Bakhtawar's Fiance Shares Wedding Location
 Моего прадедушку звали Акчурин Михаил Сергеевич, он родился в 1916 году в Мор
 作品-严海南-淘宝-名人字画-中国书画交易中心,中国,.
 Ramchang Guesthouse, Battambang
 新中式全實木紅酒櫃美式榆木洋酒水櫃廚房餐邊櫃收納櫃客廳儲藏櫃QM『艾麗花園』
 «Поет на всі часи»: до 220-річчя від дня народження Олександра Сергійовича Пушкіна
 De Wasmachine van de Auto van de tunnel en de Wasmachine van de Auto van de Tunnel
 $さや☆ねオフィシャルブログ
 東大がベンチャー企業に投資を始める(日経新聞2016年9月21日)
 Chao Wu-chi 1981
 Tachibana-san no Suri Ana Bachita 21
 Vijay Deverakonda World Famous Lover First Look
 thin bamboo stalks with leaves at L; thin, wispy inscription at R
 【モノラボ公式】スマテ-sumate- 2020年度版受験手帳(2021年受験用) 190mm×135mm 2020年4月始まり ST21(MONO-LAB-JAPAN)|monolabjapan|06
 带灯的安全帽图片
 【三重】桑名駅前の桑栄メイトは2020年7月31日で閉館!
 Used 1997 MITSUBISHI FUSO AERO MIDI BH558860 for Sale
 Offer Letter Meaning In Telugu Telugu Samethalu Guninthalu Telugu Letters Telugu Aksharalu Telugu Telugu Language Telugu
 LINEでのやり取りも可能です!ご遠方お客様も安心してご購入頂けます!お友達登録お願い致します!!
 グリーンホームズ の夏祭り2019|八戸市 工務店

---

_Your goal_: An exact copy of the listing above is what is wanted.

_Answer to this exercise_:
Bakhtawar's Fiance Shares Wedding Location
 Моего прадедушку звали Акчурин Михаил Сергеевич, он родился в 1916 году в Мор
 作品-严海南-淘宝-名人字画-中国书画交易中心,中国,.
 Ramchang Guesthouse, Battambang
 新中式全實木紅酒櫃美式榆木洋酒水櫃廚房餐邊櫃收納櫃客廳儲藏櫃QM『艾麗花園』
 «Поет на всі часи»: до 220-річчя від дня народження Олександра Сергійовича Пушкіна
 De Wasmachine van de Auto van de tunnel en de Wasmachine van de Auto van de Tunnel
 $さや☆ねオフィシャルブログ
 東大がベンチャー企業に投資を始める(日経新聞2016年9月21日)
 Chao Wu-chi 1981
 Tachibana-san no Suri Ana Bachita 21
 Vijay Deverakonda World Famous Lover First Look
 thin bamboo stalks with leaves at L; thin, wispy inscription at R
 【モノラボ公式】スマテ-sumate- 2020年度版受験手帳(2021年受験用) 190mm×135mm 2020年4月始まり ST21(MONO-LAB-JAPAN)|monolabjapan|06
 带灯的安全帽图片
 【三重】桑名駅前の桑栄メイトは2020年7月31日で閉館!
 Used 1997 MITSUBISHI FUSO AERO MIDI BH558860 for Sale
 Offer Letter Meaning In Telugu Telugu Samethalu Guninthalu Telugu Letters Telugu Aksharalu Telugu Telugu Language Telugu
 LINEでのやり取りも可能です!ご遠方お客様も安心してご購入頂けます!お友達登録お願い致します!!
 グリーンホームズ の夏祭り2019|八戸市 工務店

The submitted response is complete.